O assunto não é novo, e o leitor se lembra das inúmeras teorias e divergências que circularam no início da pandemia. O relatório de agora tampouco é unânime —instadas por Joe Biden em 2021 a investigar o tema, as agências de inteligência americanas chegaram, em sua maioria, a resultados inconclusivos.

Além do Departamento de Energia, apenas o FBI diz ter evidências de um possível vazamento. Quatro outras agências e o próprio Conselho Nacional de Inteligência americano defendem a teoria de "transmissão zoonótica", ou seja, por meio da exposição natural a um animal infectado.

Quem levanta a hipótese de vazamento costuma mencionar o Instituto de Virologia de Wuhan, instalação com alto nível de biossegurança e que no passado realizou pesquisas com coronavírus. Nessa versão, um acidente teria causado o escape de amostras do Sars-CoV-2 e provocado as primeiras vítimas no mercado de frutos do mar de Huanan, cuja localização é próxima do instituto.

O rancor público devido à forma como autoridades locais chinesas trabalharam para esconder os relatos iniciais de um vírus misterioso é natural. Também é legítimo que essas mesmas pessoas pressionem seus governos a encontrar culpados pelas mortes de amigos, cônjuges e familiares. Três anos depois, no entanto, é bem possível dizer que nunca teremos respostas concretas sobre como surgiu a Covid.

Pouco afeito à transparência e acusado de recorrer às mesmas táticas que utilizou para esconder a crise do Sars em 2003, o regime chinês já não se mostrava muito favorável à ideia de uma investigação ampla e independente. A politização do tema então tornou essa apuração ainda mais complicada.

A Organização Mundial da Saúde (OMS) chegou a enviar uma missão ao país para coletar amostras, entrevistar envolvidos na crise e dar algum sentido científico à investigação da origem da pandemia. A entrada dos enviados, porém, só foi autorizada muitos meses depois dos primeiros casos, quando pistas relevantes talvez já tivessem sido apagadas. Quando declarou que pretendia revisitar o caso, a OMS passou a ser ignorada, e mesmo o famigerado Instituto de Virologia decidiu deixar de cooperar.

Ideologias à parte, o vácuo deixado nas páginas dessa tragédia é lamentável. Entender como essa crise sanitária começou nos deixaria melhor preparados para enfrentar a próxima. Pequim, caso tenha as respostas, decidiu que os riscos estratégicos de revelá-las são maiores para os chineses que uma atualização nos parâmetros mundiais que nos permitam evitar uma outra pandemia no futuro.

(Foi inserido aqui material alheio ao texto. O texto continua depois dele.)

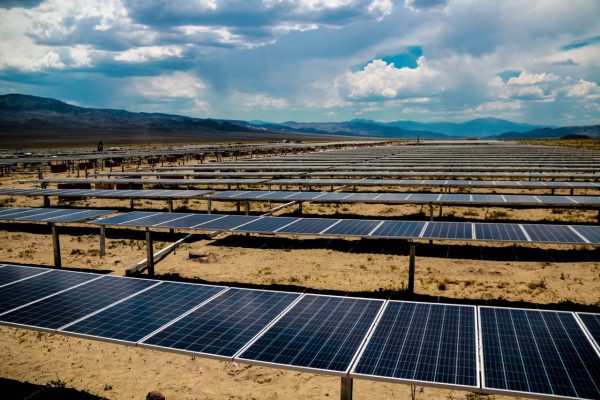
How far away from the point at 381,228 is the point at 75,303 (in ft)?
27.3

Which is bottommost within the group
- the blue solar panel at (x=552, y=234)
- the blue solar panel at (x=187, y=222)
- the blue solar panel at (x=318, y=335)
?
the blue solar panel at (x=318, y=335)

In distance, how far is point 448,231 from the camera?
40.5 feet

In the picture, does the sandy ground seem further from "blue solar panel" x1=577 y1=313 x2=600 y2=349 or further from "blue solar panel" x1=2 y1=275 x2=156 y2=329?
"blue solar panel" x1=577 y1=313 x2=600 y2=349

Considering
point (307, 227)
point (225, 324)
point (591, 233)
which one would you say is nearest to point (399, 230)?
point (307, 227)

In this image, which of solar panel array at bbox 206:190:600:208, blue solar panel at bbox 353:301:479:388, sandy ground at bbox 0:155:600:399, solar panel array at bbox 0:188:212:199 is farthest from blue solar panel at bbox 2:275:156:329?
solar panel array at bbox 0:188:212:199

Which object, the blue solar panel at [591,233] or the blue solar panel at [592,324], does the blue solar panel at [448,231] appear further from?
the blue solar panel at [592,324]

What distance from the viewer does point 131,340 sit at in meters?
6.13

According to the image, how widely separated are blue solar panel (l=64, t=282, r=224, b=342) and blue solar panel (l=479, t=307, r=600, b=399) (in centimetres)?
463

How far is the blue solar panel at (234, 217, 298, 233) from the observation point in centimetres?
1277

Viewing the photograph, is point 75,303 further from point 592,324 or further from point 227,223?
point 592,324

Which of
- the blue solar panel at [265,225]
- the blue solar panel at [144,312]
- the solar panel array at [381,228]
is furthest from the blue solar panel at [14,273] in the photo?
the blue solar panel at [265,225]

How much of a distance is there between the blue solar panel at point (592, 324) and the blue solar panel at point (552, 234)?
202 inches

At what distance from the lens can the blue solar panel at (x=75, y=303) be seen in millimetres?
6867

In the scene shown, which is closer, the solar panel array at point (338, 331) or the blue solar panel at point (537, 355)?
the blue solar panel at point (537, 355)
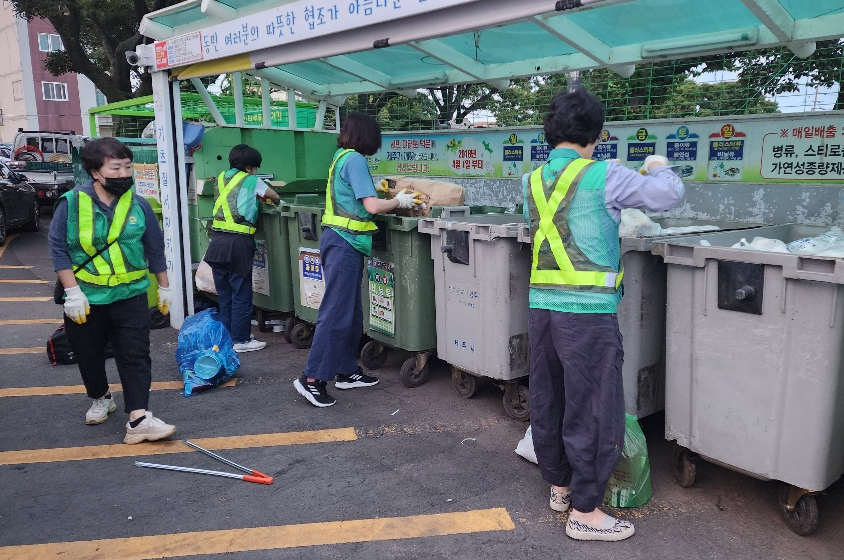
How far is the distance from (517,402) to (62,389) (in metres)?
3.27

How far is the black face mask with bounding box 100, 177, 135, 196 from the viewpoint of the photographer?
3566 mm

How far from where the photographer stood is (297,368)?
16.9 ft

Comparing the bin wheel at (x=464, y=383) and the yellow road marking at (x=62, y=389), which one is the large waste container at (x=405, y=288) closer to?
the bin wheel at (x=464, y=383)

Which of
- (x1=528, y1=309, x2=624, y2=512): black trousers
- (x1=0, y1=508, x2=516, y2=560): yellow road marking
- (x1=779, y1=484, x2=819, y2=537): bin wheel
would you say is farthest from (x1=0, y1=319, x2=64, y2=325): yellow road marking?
(x1=779, y1=484, x2=819, y2=537): bin wheel

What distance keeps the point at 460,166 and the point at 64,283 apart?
4.32 meters

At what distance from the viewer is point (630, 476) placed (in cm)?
296

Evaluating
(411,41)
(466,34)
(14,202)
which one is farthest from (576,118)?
(14,202)

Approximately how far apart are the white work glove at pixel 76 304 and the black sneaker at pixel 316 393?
1.41 metres

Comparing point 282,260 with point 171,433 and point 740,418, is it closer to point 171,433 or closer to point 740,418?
point 171,433

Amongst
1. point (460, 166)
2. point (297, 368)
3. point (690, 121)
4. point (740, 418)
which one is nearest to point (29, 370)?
point (297, 368)

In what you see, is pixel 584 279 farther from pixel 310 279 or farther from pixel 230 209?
pixel 230 209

Os americanos entendem bem isso e certamente não têm grandes esperanças de conseguir qualquer evidência nova ao denunciar suposta irresponsabilidade nos casos de Wuhan. O objetivo então parece ser outro: o entendimento de uma agência de inteligência não muda nada no cenário científico, mas ajuda a fomentar audiências sem fim no Congresso dos EUA destinadas mais a consolidar a imagem da China como potência irresponsável do que a prover respostas práticas à inquietação da sociedade.

Será coincidência que os republicanos, agora maioria na Câmara, tenham escolhido justamente esta semana para iniciar os trabalhos do comitê que pretende analisar o estado da "competição estratégica entre os EUA e o Partido Comunista"? A quem interessa trazer essa questão outra vez para o debate, espalhando informações de pouca credibilidade na imprensa mundial? Perguntas cujas respostas talvez sejam mais simples de entender que a tal origem da pandemia.